◆ **INFORMATION GIVEN**:
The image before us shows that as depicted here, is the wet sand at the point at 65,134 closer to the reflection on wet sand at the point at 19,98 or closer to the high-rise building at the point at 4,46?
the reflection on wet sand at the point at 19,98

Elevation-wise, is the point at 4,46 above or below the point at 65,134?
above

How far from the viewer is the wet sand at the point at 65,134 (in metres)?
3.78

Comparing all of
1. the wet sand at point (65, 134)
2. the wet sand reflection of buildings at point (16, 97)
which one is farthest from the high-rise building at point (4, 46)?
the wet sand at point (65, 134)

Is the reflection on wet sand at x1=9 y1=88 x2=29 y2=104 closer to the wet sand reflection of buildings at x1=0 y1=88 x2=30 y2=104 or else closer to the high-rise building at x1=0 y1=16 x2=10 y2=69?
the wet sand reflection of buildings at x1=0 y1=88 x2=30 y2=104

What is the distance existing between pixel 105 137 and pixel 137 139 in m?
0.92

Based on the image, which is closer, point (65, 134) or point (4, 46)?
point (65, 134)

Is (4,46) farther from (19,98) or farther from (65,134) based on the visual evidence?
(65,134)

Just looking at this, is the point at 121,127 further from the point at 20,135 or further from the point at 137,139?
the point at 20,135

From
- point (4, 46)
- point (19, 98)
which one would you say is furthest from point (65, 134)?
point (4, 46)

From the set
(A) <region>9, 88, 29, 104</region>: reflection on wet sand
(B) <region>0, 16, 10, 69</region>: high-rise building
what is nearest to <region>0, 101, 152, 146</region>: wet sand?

◆ **WHAT THE EXERCISE ASKS**:
Copy out word for word the records from the line containing "Just looking at" through the end of the records.

◆ **CORRECT ANSWER**:
Just looking at this, is the point at 121,127 further from the point at 20,135 or further from the point at 137,139?
the point at 20,135

From
- point (4, 46)
- point (19, 98)
which one would you say is furthest from point (65, 134)?
point (4, 46)

From the set
(A) <region>9, 88, 29, 104</region>: reflection on wet sand
(B) <region>0, 16, 10, 69</region>: high-rise building
what is nearest to <region>0, 101, 152, 146</region>: wet sand?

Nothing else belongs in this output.